Фира требовала Гуревича. Фира требовала свою кастрюлю. Она требовала защиты от КГБ.
Гуревич вообще-то только почистил зубы и на цыпочках, чтобы не разбудить Катю и Мишку, двинулся к раскладному дивану, на котором они с Катей – как и его родители когда-то – ночью спали, а днём и вечерами переодевали сына, перекусывали перед теликом и вообще вели разнообразную семейную жизнь. Гуревич на цыпочках продвигался к разложенному дивану, выстраивая траекторию бесшумного и бесконтактного перелаза через Катю к стенке, где ему положено было вжаться в обои и лежать так до утра. Но изгиб Катиной спины под простынёй, плавно переходящий в крутое бедро, навёл Гуревича на мысль о неизбежном контакте… на сладкое такое предвкушение этого… вот сейчас… конта-а-а-акта…
И тут затрезвонил телефон.
Он матернулся и прыгнул в коридор к аппарату. Все предвкушения были смяты…
Звонил дежурный врач Володя Земельник, извинялся, конечно: «Старик, мне страшно неудобно, но тут Могилевскую привезли. Она в остром психотичном возбуждении, как-то жалобно тебя зовёт».
Да, перед Эсфирью Бенционовной, перед утончённой её красотой и широкой эрудицией робели все – от вахтёра и санитаров до медсестёр и врачей. А уж в том филармоническом прикиде, в каком её на сей раз доставили в больницу…

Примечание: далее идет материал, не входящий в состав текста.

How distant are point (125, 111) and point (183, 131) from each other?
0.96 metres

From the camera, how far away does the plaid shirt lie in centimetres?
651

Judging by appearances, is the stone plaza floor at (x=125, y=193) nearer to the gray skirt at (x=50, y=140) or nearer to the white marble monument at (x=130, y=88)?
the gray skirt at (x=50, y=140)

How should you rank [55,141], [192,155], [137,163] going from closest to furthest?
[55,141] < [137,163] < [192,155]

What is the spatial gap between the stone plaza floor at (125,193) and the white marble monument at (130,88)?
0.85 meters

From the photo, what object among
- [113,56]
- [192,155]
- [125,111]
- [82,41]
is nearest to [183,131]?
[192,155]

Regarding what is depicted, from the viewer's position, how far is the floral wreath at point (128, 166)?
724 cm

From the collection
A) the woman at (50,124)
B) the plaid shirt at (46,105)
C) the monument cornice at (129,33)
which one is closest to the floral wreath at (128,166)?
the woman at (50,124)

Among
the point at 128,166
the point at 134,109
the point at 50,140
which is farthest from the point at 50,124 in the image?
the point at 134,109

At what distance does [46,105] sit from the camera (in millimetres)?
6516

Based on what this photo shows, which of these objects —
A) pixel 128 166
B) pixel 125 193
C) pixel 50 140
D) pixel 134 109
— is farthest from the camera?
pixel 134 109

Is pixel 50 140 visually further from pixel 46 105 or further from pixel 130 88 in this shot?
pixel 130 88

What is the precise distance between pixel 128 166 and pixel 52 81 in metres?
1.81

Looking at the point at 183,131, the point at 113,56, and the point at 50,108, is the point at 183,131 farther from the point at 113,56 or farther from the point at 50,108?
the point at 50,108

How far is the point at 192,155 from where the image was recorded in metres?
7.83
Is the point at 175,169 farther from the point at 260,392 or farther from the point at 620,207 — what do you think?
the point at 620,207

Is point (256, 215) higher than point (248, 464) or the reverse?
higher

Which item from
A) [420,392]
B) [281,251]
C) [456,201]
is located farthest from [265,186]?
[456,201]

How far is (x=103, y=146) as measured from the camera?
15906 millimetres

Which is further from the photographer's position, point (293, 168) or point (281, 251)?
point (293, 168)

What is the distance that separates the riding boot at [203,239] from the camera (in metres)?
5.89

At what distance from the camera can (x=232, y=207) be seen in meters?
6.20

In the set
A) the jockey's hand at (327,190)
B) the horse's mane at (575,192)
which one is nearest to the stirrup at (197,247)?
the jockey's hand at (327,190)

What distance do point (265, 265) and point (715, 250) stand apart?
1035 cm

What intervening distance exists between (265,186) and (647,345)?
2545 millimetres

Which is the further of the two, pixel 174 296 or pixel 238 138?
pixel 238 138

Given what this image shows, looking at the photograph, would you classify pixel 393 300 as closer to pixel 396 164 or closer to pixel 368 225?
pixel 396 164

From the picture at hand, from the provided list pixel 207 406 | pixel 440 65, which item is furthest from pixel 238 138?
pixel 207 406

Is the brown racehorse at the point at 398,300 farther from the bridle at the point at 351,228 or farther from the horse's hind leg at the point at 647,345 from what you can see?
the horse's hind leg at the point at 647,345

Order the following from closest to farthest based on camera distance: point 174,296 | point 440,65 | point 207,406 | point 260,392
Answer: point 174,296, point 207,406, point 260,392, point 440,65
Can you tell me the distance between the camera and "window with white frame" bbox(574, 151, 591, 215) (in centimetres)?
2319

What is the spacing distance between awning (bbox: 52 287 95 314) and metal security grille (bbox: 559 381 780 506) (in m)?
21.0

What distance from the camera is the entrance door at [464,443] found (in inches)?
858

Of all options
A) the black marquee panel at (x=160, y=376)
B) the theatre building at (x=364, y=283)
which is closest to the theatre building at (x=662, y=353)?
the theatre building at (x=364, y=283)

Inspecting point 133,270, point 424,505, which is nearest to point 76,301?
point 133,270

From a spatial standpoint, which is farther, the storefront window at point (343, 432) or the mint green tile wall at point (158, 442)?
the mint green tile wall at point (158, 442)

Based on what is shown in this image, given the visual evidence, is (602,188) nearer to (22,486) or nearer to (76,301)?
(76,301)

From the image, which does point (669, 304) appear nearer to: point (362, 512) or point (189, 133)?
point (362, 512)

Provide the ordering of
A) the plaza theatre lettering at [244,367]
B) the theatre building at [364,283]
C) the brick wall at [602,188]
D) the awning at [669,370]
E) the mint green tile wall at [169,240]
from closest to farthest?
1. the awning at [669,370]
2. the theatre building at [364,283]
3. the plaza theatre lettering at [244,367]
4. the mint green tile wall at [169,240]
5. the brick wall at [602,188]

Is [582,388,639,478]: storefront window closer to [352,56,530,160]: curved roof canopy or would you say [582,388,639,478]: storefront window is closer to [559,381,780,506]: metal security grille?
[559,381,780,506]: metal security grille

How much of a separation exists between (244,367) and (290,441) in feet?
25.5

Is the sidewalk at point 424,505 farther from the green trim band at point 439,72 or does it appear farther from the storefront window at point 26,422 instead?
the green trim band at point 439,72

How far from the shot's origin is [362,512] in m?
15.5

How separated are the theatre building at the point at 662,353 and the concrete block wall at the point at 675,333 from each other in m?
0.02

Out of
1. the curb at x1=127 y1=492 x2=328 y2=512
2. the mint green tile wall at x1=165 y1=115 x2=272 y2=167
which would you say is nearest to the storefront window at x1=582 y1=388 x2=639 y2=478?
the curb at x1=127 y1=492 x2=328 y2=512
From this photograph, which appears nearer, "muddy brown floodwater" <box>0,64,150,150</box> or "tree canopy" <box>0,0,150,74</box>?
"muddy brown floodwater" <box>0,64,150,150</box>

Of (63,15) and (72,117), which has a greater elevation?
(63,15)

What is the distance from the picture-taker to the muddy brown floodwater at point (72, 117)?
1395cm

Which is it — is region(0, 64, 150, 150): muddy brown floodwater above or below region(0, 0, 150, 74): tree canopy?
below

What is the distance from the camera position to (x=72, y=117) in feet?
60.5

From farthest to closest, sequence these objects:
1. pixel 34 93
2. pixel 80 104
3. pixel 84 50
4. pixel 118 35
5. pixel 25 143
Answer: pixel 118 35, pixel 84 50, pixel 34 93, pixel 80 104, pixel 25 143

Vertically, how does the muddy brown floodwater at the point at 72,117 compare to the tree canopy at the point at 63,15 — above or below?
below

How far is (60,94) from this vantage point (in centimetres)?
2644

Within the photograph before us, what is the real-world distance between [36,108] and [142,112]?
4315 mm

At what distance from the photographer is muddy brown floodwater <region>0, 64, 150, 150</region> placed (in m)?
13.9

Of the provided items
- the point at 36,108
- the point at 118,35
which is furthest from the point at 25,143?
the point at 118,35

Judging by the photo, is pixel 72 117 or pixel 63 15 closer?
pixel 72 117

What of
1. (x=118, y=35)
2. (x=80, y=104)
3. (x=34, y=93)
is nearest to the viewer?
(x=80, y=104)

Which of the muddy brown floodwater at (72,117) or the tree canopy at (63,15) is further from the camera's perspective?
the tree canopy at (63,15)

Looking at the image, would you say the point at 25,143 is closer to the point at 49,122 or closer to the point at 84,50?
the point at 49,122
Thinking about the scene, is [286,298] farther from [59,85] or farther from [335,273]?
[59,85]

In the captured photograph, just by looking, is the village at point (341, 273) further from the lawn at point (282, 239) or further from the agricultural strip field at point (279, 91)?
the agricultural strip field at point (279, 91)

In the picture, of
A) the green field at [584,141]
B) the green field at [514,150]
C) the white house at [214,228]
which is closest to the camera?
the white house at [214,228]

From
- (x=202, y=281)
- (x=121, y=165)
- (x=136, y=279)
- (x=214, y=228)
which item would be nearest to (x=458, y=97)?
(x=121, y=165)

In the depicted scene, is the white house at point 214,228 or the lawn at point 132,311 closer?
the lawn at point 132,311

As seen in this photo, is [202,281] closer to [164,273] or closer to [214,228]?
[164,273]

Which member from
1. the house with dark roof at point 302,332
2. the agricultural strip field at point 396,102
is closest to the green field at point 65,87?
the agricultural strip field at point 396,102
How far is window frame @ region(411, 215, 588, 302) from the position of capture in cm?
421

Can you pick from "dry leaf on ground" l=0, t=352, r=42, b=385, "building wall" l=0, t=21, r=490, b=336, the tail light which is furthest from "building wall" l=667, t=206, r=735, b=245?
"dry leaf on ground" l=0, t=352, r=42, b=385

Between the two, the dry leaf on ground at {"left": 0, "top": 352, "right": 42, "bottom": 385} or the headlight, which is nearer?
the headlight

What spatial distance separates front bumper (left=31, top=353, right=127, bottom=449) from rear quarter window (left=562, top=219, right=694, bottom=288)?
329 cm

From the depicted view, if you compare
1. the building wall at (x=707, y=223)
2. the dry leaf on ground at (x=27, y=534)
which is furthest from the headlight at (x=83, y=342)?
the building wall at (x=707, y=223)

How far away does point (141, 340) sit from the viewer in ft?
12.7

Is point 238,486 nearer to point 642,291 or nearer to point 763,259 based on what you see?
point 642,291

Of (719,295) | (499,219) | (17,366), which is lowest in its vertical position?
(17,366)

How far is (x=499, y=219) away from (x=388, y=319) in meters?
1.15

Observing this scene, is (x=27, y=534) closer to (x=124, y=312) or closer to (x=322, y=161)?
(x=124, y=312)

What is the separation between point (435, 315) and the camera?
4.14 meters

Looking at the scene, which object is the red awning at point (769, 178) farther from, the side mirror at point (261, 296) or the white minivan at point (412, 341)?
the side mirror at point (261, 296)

Катю, конечно, разбудил звонок телефона. Но поднялась она не от звонка, а от громыхания кастрюль на кухне.
– Господи, да что ж такое, Гуревич?! Ты спятил, что ли?!
Гуревич сидел на корточках перед раскрытыми дверцами кухонного шкафа. Небогатый набор кастрюль, которыми управлялась его жена
– О, Катя, хорошо, что ты проснулась! – обрадовался он. – Иди-ка сюда, я примерю…
– Иные мужья примеряют жёнам диадемы, – сообщила ему Катя из-под слишком большой кастрюли, голос её был гулким.
– Давай примерим эту вот…
…Он вернулся часа через три, глубокой ночью. Аккуратно расправил и разгладил на плечиках, повесил в шкаф в прихожей роскошный Фирин палантин. Вынул из внутреннего кармана пиджака кулёк, свёрнутый из листа писчей бумаги с грифом больницы, и минут десять слонялся по двадцати шести метрам их квартирки, пытаясь найти достойное место схрона; в бумажном кульке были Фирины драгоценности, которые она сняла и умолила спрятать от КГБ «в надёжном сейфе». Нашёл наконец место: в деревянной хлебнице. Хохломское сувенирное изделие – дурацкая, в сущности, бесполезная покупка: хлеб, любимый ржаной-бородинский, всегда лежал у них на виду, на кухонном столе. А чего его прятать, говорила Катя, когда его жрут с утра до вечера.
На воскресное утро у них были планы погулять с ребёнком в ближайшем парке, но день, конечно, был безвозвратно потерян. Гуревич только глаза продрал к одиннадцати: Мишка орал где-то в ванной как резаный.
Гуревич поднялся, натянул старый свитер и старые треники, поплёлся искать кого-то среди живых. Заглянул в ванную…
Катя мыла над раковиной годовалого сына. Пузом тот лежал на Катиной ладони, кверху торчала виновная попа, омываемая неумолимо холодной струёй. Значит, бездельник опять поднял восстание. А ведь его уже месяца три как приучали к горшку.
– Не ори! – кричала Катя, перекрикивая сына. – Не ори, бесстыжий! Большой такой парень обсирается!
Она оглянулась на застрявшего в дверях мужа, и тот ахнул: на шее его жены сверкало Фирино колье, в ушах качались изумрудно-бриллиантовые серьги.
– Ну чё, чё?! – нарочито дразнясь, крикнула Катя. – И примерить нельзя, что ль?
Он возмущённо запнулся, собираясь сказать, что это – недостойный поступок… чужие вещи… ужасающие ценности… что он в ответе за…
И вдруг увидел – какое мерцание, какие морские брызги рассыпает по Катиной лебединой шее Фирино колье, каким блеском отзываются её зеленовато-карамельные глаза прозрачной изумрудной тайне. И сердце его дрогнуло и сжалось.
– Катя, я… куплю тебе такое же… такие же! Обязательно! Клянусь, я…
– Да ладно тебе, – легко проговорила она, сгружая ему на руки сына и на ходу снимая весь этот драгоценный плеск, и счастье, и безумие, и божий страх. – Ерунда всё это. Пошлятина. Я вообще люблю серебро, ты же знаешь. Недорого и благородно.